*PASSAGE TO READ*.
_ _ _ _ _ _ _

Ignore words shorter than a certain length

bartosz-antosik / vscode-spellright

Multilingual, Offline and Lightweight Spellchecker for Visual Studio Code

Other

360 stars 37 forks source link

Ignore words shorter than a certain length #202

Open gandalfsaxe opened 6 years ago

gandalfsaxe commented 6 years ago

Code Spell Checker employs a nice little trick where words of 3 characters or shorter can be ignored. Could you consider adding such an option?

bartosz-antosik commented 6 years ago

I am proud not to ignore these! Spelling things like I'm, you etc. seemed critical to me!

Why would you consider not spelling these desired?

gandalfsaxe commented 6 years ago

Good point. It's because I sometimes use Spell Right with code documents, so it picks up some false positives there. Perhaps there's a way to do this just for some file types and not for comments?

bartosz-antosik commented 6 years ago

There may be but please show me particular examples. It would be better generalization to start from examples.

gandalfsaxe commented 6 years ago

Some examples from python scripts with comments:

xs  # list of x (in Python it's conventional to put an s at the end of a variable, so a list of `x` is `xs`)
ts  # list of t
py  # y-component of momentum
tol  # tolerance
jit  # @jit is a numba (https://numba.pydata.org) decorator that enables "just in time" compilation, speeding up computations
leo  #  low earth orbit
ang  # angle
plt  # from `import pyplot.matplotlib as plt` (in Python packages are sometimes imported with shorthand names 2-3 characters long)

_ _ _ _ _ _ _

*INPUT DATA*.
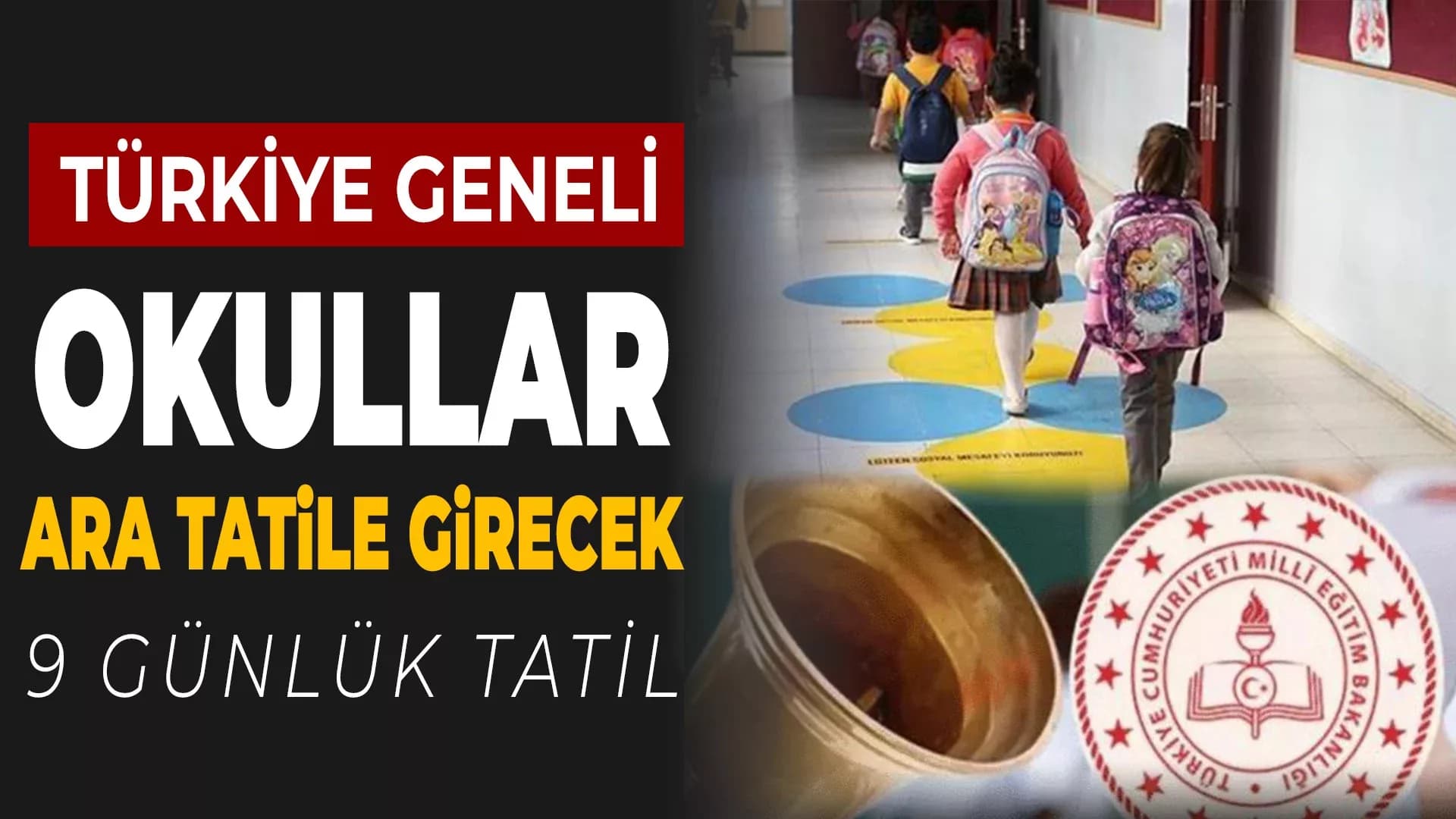 Okullar 9 Günlük Ara Tatile Giriyor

_ _ _ _ _ _ _

*WHAT YOU NEED TO DO*.
Rewrite the issue thread starting with "Open gandalfsaxe opened" and going on through "spelling these desired?", putting "feature" in place of "trick". The material above is separate from the issue thread.

*OUTPUT*.
Open gandalfsaxe opened 6 years ago

gandalfsaxe commented 6 years ago

Code Spell Checker employs a nice little feature where words of 3 characters or shorter can be ignored. Could you consider adding such an option?

bartosz-antosik commented 6 years ago

I am proud not to ignore these! Spelling things like I'm, you etc. seemed critical to me!

Why would you consider not spelling these desired?